◆ Description of the task
The exercise asks you to copy every line below in which "Party" appears.

◆ Provided records
☆ ☆ ☆ ☆ ☆ ☆ ☆

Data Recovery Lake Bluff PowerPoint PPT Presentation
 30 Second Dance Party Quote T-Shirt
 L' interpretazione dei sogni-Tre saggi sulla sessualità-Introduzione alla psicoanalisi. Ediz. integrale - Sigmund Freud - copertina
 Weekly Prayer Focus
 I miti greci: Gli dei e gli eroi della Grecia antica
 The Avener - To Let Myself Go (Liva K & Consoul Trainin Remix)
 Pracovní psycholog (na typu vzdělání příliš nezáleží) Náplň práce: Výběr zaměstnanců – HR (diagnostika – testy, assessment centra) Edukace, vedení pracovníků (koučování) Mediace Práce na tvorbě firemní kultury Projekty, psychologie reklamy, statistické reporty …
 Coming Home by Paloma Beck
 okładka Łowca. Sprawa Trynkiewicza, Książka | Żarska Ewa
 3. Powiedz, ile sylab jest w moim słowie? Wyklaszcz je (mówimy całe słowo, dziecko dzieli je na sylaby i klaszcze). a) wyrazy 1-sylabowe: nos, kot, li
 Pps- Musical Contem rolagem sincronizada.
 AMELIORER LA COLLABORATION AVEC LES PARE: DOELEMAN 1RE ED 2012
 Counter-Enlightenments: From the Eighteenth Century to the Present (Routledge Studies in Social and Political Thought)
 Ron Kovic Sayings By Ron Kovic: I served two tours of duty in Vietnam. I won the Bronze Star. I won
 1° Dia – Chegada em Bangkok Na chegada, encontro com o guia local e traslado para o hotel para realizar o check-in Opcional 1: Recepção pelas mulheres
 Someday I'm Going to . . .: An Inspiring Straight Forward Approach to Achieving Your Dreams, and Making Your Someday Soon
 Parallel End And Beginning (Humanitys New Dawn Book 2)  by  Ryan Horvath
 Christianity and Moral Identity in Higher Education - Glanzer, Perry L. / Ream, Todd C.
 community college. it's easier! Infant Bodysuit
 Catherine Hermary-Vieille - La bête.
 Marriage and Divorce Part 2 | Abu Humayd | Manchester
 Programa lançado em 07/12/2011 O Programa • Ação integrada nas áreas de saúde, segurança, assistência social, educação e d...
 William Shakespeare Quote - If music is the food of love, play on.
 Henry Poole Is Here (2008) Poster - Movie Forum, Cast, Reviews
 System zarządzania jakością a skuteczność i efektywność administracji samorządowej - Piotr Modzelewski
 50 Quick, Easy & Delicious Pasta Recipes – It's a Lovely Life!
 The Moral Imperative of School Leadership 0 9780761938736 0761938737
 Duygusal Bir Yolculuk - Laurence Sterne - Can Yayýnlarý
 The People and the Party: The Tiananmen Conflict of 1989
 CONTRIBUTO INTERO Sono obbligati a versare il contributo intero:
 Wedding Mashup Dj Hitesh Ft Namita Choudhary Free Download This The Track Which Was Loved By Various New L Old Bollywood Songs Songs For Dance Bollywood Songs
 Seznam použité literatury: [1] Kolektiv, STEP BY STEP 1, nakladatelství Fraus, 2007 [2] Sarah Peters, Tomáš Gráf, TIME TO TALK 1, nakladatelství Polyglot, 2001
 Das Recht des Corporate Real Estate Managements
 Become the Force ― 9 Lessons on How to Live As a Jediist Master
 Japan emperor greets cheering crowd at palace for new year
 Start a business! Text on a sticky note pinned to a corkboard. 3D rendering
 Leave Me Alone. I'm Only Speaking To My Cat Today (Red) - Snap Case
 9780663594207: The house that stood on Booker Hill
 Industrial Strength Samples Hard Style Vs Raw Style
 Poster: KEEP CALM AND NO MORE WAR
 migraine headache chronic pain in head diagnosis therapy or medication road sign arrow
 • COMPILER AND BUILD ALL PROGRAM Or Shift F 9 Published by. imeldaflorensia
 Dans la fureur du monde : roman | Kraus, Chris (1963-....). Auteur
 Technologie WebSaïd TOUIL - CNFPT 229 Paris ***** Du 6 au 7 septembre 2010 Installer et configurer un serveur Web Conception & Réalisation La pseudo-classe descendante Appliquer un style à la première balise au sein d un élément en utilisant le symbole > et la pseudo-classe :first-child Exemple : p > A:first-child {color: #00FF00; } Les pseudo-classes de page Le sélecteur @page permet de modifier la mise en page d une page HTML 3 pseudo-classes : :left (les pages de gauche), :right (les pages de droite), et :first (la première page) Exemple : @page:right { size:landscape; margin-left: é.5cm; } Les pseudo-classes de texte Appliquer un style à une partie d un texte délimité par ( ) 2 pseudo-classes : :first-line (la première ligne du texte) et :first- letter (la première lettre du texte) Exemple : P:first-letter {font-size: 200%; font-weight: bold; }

☆ ☆ ☆ ☆ ☆ ☆ ☆

◆ Answer to this task
 30 Second Dance Party Quote T-Shirt
 The People and the Party: The Tiananmen Conflict of 1989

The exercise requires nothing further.